The Robertson Panel: The History and Legacy of the Secret Government Committee that Investigated UFO Sightings in America by Charles River Editors

The Robertson Panel: The History and Legacy of the Secret Government Committee that Investigated UFO Sightings in America by Charles River Editors

Author:Charles River Editors
Language: eng
Format: epub, azw3
Publisher: Charles River Editors
Published: 2020-09-06T22:00:00+00:00


The Findings

The brevity of the group’s tenure and the scant body of study material were at once suspect as to the panel’s true purpose. The itemized conclusions comprised a litany of pedestrian explanations for both those cases studied and those left untouched. The Panel estimated that 90% of the sightings could be “readily identified”[31] as being based on meteorological, astronomical, or natural phenomena. With little specificity, it was claimed that the remaining 11% could almost certainly be explained with prolonged study which the panel was not at leisure to perform. The fault in every case that came before Robertson’s group lay in the witnesses.
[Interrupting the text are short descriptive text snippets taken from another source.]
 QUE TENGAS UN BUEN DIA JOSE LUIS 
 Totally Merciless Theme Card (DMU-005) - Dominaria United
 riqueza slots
According to the scientists present, amateur spectators and photographers had committed wholesale misidentification of bright planets, stars, meteors, mirages, atmospheric temperature inversion and lenticular clouds. The remaining misperceptions included clumsy amateur interpretations of conventional aircraft, weather balloons, birds, searchlights, and even kites, among other standard phenomena. As the CIA had stipulated, no faint glimmer was created for a viable identification or declaration of purpose of those entities seen over America’s prairies, deserts, or cities.
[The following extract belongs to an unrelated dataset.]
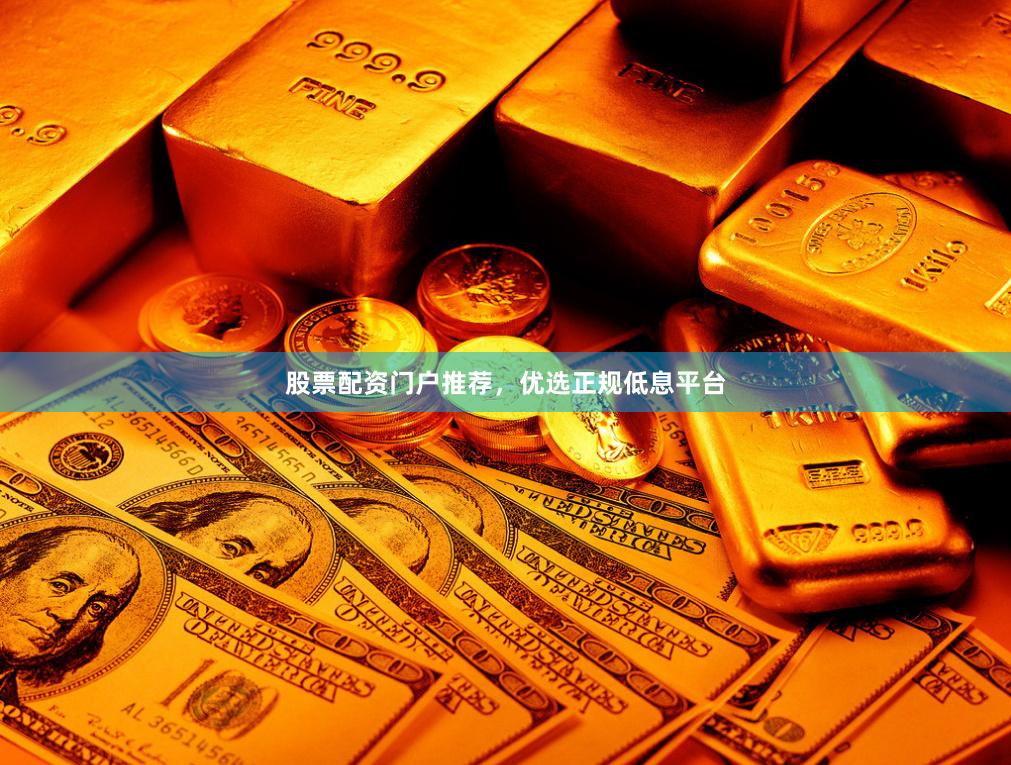 股票配资门户推荐，优选正规低息平台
Although separate panel members held differing degrees of belief in the extraterrestrial question, whether spoken or not, the collective report definitively quashed the notion. According to the signed document, there was “no evidence that related to objects sighted to space travelers”[32] as they are so mobile and unreachable. This has been deemed a flat-footed and overly obvious response. Ruling that a phenomenon must not be true because the investigator is incapable of apprehending it betrayed the agency’s lack of interest in an open agenda. Outside of Fournet’s conditional acceptance of the belief that there might be UFOs of an extraterrestrial nature, some of the members confided that unexplained objects at high altitude traveling at high speeds in the vicinity of U.S. installations remained an open question. To rest one’s case on such a view would not have provided the necessary relief for President Truman and his administration, nor would it satisfy the CIA’s agenda that the whole affair be debunked and discarded.
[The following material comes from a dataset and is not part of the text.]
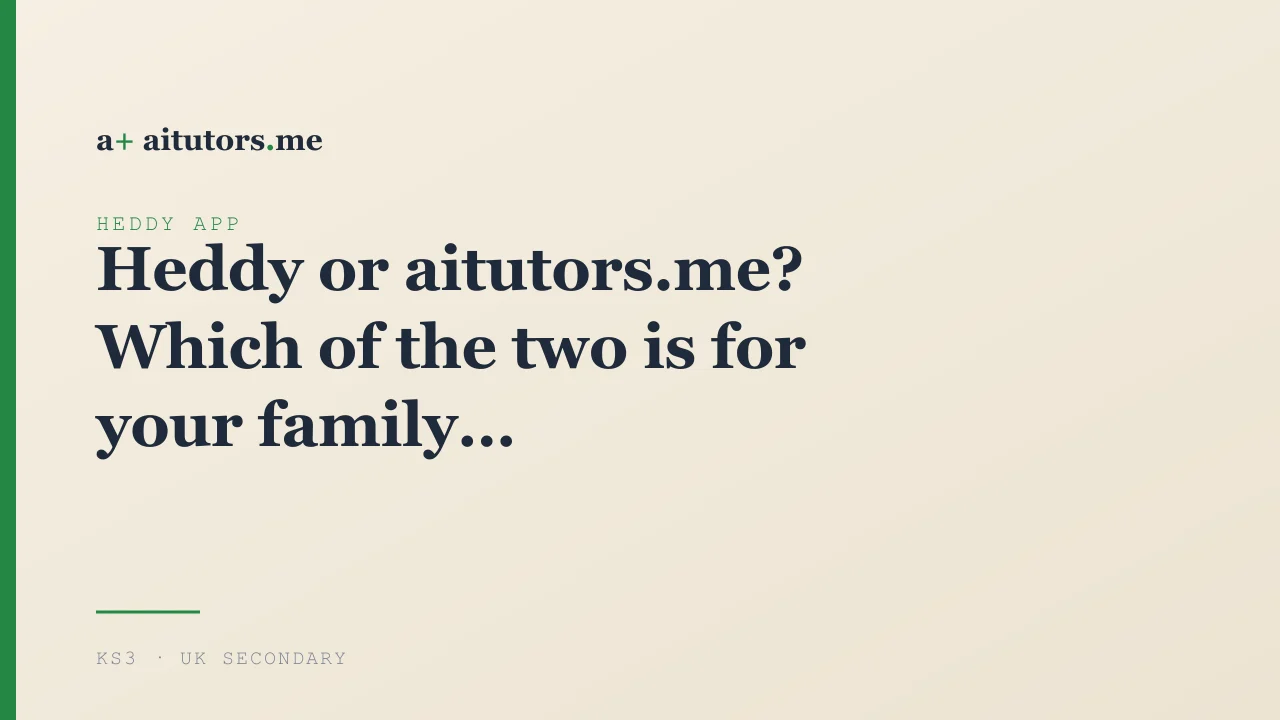Heddy or aitutors.me? Which of the two is for your family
The movies viewed on the first day from Tremonton and Great Falls were dismissed in short order. The reasoning behind the rejection related to a semi-spherical object’s ability to produce a reflection of sunlight without “blinking”[33] through a 60-degree arc of travel. No specific data was presented on either birds or polyethylene weather balloons, but seagulls remained as the central culprits in the Newhouse film due to their ability to reflect in high sunlight. Objects seen as “circular bluish-white”[34] would, according to the panel, be expected to reflect convex surfaces when reflection obscures the rest of the object. The Montana film merited little response at all, as the obvious error was a misinterpretation of jet aircraft exhibiting bright reflection. No one was summoned bearing any knowledge of whether jet aircraft were present in that locale, date, and time.

As part of the body of study, the final report listed all the sightings that were under review. These included occurrences at Bellefontaine, Ohio; Tremonton, Utah; Great Falls, Montana; Yaak, Montana; the general Washington, D.